There is something special about water, life on earth cannot exist without it. Human life evolved from the tetrapods, who in turn evolved from fish, 400 million years ago, as they made their tentative steps onto land and the rest is history, as they say. Our relationship with water goes back to the beginning of time.
The human body consists of 60% water and according to various experts, the brain and heart are composed of 73% water, the lungs 83%, skin 64%, muscles and kidneys 79%, and even the bones are a watery 31%.

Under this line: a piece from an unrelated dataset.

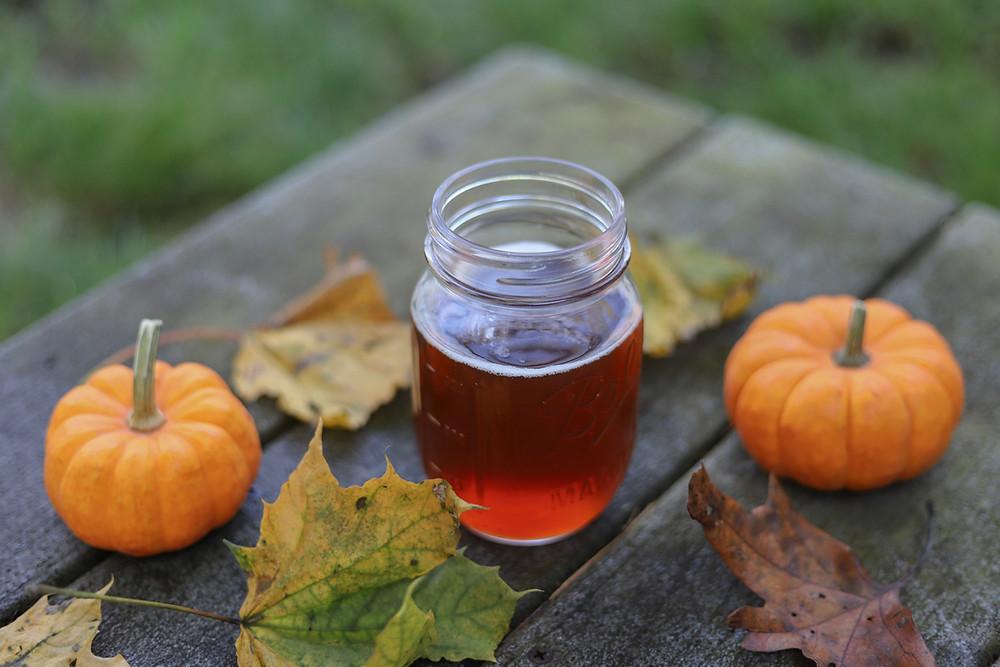 fall activities pumpkin beer tour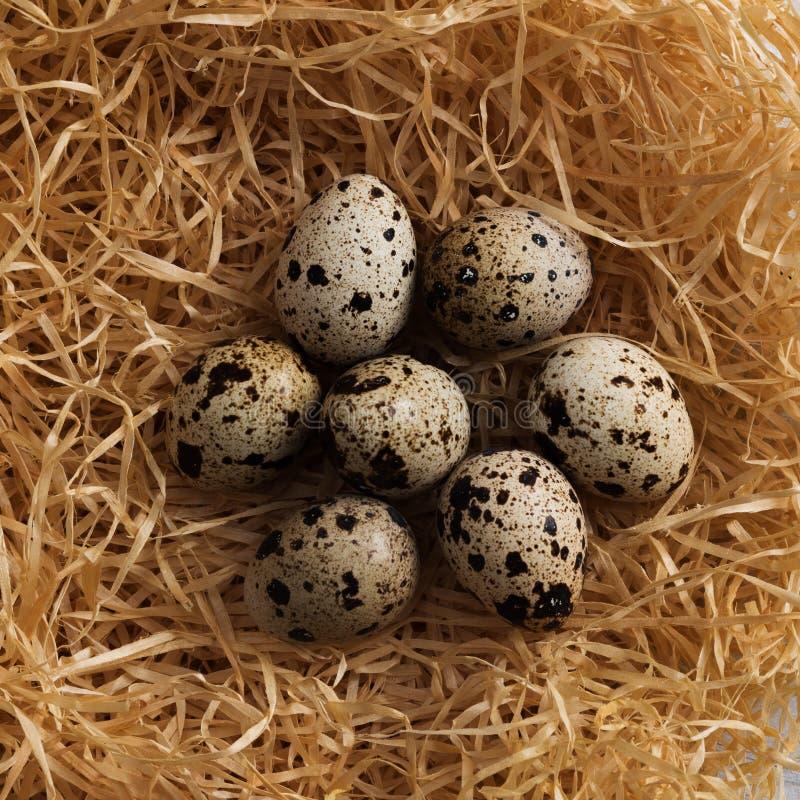 Ovos de codorniz no ninho fotos de stock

We are water, so it’s no wonder that the human race has obsessed over this element since time immemorial. All the major religions have water as a major element in their rituals:-
“Water not only gives us life, it is the origin of life. Since the dawn of human consciousness our relationship with water has been profound and enriching. The history of philosophy and the rites of ancient cultures and religions confirm it: in all of them, water is a symbol of life, of purification and hope, values that are a common denominator that unites us and that we should take into account much more.“2
Long before the Romans brought their water culture to Bath in Somerset, the Celtic Druids were worshipping water at countless holy wells throughout the British Isles. Then, in the Eighteenth century, a new fashion began to emerge, based on the healing properties of the water from naturally occurring mineral springs, containing all manner of salts, in varying degrees.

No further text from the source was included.